Earnings call transcript: Asetek’s Q2 2025 revenue drops amid new product launches

Published 19/08/2025, 11:20
 Earnings call transcript: Asetek’s Q2 2025 revenue drops amid new product launches

Asetek, a leader in liquid cooling solutions with a market capitalization of $34.81 million, reported a decline in revenue for Q2 2025, with sales falling to $11.2 million from $12.7 million the previous year. Despite the downturn, the company maintained a steady gross margin and reduced operating expenses. The stock price remained stable at $0.12, reflecting cautious investor sentiment amid ongoing product innovations and strategic market positioning. According to InvestingPro analysis, the stock appears to be overvalued at current levels, despite showing strong year-to-date gains of 56.58%.

Key Takeaways

  • Q2 2025 revenue decreased to $11.2 million from $12.7 million in Q2 2024.
  • Operating expenses were reduced by 9% to $6.4 million.
  • Asetek launched new products targeting the gaming and mid-market segments.
  • The company maintained a gross margin of 45%.
  • A cautious market environment persists due to US import tariffs and high-end segment behavior.

Company Performance

Asetek’s performance in Q2 2025 reflects ongoing challenges in the market, with a noticeable dip in revenue compared to the same period last year. However, the company has effectively managed its operating costs, achieving a 9% reduction in expenses. This strategic cost management, combined with consistent gross margins, highlights Asetek’s resilience in a competitive industry.

Financial Highlights

  • Revenue: $11.2 million, down from $12.7 million YoY
  • Gross Margin: 45%, unchanged from the previous year
  • Operating Expenses: $6.4 million, reduced by 9%
  • Operating Income: Loss of $1.3 million, slightly higher than the $1.2 million loss last year
  • Cash Position: $7.3 million
  • Interest-bearing Debt: $21 million, maturing in March 2028

Outlook & Guidance

Asetek projects full-year revenue between $45 million and $53 million, with an adjusted EBITDA margin of 0-3%. The company anticipates growth in its Liquid Cooling segment, with expected gross margins of 40-43%. SimSports revenue is forecasted to be between $5 million and $10 million. Asetek remains optimistic about returning to growth in 2026, driven by new product launches and strategic partnerships.

Executive Commentary

CEO Andre Eriksen emphasized the company’s commitment to innovation, stating, "We are executing on our SimSports growth plan with the imminent launch tomorrow." CFO Peter Madsen addressed concerns about pricing, noting, "A decrease in ASPs does not necessarily translate into lower gross margins." Eriksen also expressed optimism about future growth, citing positive dialogues with customers.

Risks and Challenges

  • Market Uncertainty: US import tariffs continue to create unpredictability in sales and supply chains.
  • Cautious Consumer Behavior: High-end market segments are exhibiting cautious buying patterns.
  • Competitive Pressure: The need to maintain market share amid dual-sourcing by customers.
  • Financial Stability: Managing interest-bearing debt and ensuring sufficient cash flow for operations.
  • Product Adoption: Success of new product lines in capturing market interest and driving revenue.

Q&A

During the earnings call, analysts inquired about Asetek’s strategic plans, including potential building sales and financing needs. The company confirmed no current plans to sell its building or reduce executive salaries. Discussions about strategic transactions are in preliminary stages, with no certainty of outcomes.

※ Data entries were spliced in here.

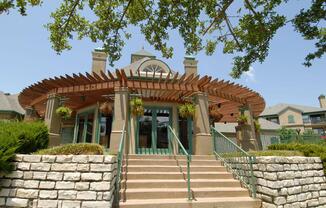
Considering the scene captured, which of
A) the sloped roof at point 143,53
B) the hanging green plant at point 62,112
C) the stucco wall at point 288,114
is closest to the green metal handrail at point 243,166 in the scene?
the hanging green plant at point 62,112

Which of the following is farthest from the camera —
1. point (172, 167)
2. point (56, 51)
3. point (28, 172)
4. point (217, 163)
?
point (56, 51)

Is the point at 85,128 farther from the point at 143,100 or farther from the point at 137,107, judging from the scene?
the point at 137,107

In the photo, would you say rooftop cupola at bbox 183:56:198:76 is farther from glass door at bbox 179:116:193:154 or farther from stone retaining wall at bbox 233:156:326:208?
stone retaining wall at bbox 233:156:326:208

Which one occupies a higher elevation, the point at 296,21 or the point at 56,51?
the point at 296,21

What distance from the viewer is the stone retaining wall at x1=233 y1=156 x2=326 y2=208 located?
5.38m

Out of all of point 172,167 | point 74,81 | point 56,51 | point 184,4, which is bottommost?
point 172,167

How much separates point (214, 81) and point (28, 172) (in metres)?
7.33

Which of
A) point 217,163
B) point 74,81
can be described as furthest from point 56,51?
point 217,163

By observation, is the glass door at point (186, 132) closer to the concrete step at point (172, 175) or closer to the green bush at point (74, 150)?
the concrete step at point (172, 175)

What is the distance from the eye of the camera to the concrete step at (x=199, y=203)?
16.5ft

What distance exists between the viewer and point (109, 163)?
16.1ft

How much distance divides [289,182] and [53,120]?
9.09 meters

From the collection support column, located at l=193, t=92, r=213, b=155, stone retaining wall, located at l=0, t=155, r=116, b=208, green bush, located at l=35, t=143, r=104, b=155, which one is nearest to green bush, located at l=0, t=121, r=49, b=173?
stone retaining wall, located at l=0, t=155, r=116, b=208

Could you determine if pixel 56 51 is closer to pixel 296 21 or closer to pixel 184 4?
pixel 184 4
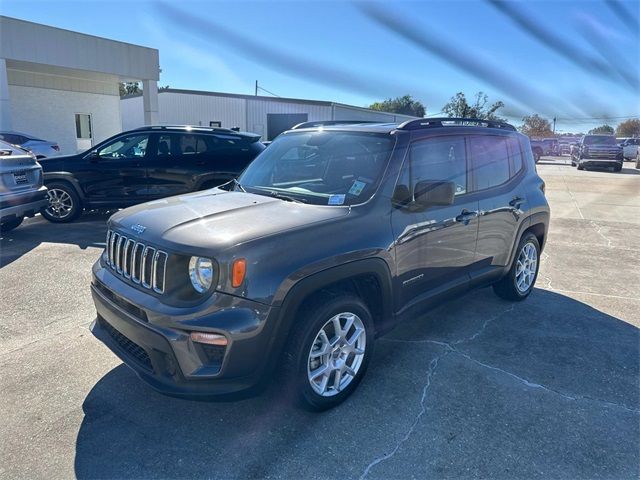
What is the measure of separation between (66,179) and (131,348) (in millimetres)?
6601

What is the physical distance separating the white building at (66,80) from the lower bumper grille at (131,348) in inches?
604

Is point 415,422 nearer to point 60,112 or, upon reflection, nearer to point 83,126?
point 60,112

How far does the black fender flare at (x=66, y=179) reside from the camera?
8.14 m

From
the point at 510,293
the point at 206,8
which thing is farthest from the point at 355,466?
the point at 510,293

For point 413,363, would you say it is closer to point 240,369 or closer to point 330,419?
point 330,419

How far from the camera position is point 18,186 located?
22.3ft

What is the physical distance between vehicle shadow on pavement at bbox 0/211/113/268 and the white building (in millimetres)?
9129

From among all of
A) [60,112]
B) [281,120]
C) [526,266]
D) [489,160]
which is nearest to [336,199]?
[489,160]

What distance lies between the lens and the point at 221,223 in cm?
278

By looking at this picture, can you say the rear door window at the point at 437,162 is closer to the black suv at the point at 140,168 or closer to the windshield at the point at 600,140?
the black suv at the point at 140,168

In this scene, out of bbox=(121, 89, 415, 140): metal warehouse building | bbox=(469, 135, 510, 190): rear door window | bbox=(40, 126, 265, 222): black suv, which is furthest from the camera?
bbox=(121, 89, 415, 140): metal warehouse building

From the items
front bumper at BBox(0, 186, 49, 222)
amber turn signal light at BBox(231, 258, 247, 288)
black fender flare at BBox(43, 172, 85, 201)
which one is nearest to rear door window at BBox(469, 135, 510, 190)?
amber turn signal light at BBox(231, 258, 247, 288)

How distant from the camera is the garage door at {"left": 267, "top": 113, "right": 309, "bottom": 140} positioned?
28938 mm

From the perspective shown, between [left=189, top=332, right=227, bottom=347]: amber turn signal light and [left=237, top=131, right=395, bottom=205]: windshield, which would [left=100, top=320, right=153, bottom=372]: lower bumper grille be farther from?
[left=237, top=131, right=395, bottom=205]: windshield
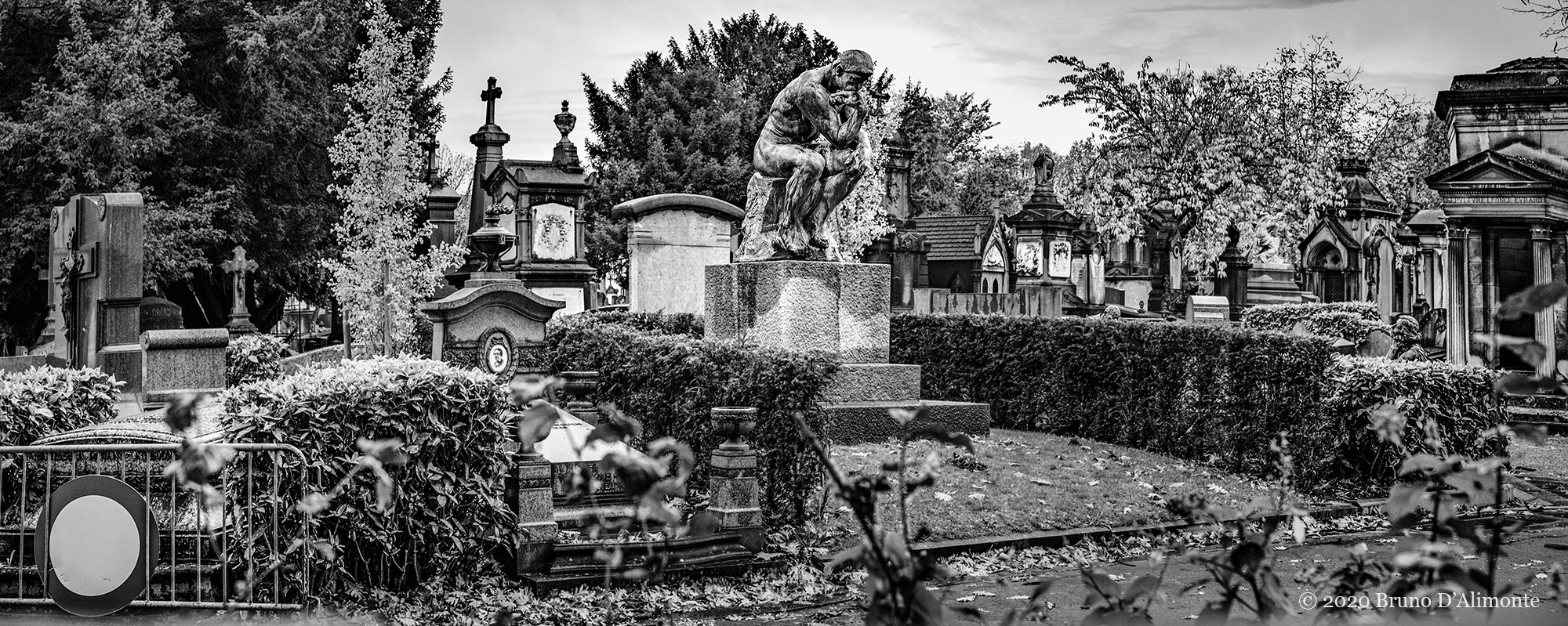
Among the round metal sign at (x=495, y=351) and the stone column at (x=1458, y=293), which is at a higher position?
the stone column at (x=1458, y=293)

Full transcript - Asetek (ASTK) Q2 2025:

Operator: Hello, and welcome to Astec’s Second Quarter twenty twenty five Earnings Conference Call. Please note that this call is being recorded. After the speakers’ prepared remarks, there will be a question and answer session. I’d now like to hand the call over to Peter Matson, CFO. Please go ahead.

Peter Madsen, CFO, Asetek: Thanks, Ellie, the operator, for handing over the word to this Q2 twenty twenty five Aesthetics presentation. My name is Peter Madsen. I’m the CFO. I’m in the room here with Andre Eriksen, who’s our founder and CEO. Good morning, Andre.

Hello. And we will report to you the report and the presentation that our board met about and discussed this morning and subsequently approved for us to release. As Eli just said, if you have questions, please find the spot on your screen that says something about Q and A and then type in your questions there, and then we will see them and respond to them after the presentation. Disclaimer, this is the first one. Please read and understand.

And then we hand over the word here, the microphone to Andre.

Andre Eriksen, Founder and CEO, Asetek: Yes. Let’s look a little bit on the highlights of the quarter. So sequential increase in liquid cooling revenue, along with the new mid market product line that’s been well received so far, with shipments starting at the end of the year. Of course, I almost dared to say our sim sports revenue was impacted by The US import tariffs just like we had expected. We see group level gross margin of 45% level with the same quarter last year.

I’ll get back to it in a minute, but tomorrow, I am actually flying out of here in a few minutes. I’m going to Gamescom where we will be launching a new mass market product. And, yes, we maintain our guidance for the year. Next slide, please. So on the liquid cooling side, we are seeing a good momentum with both existing and new liquid cooling customers.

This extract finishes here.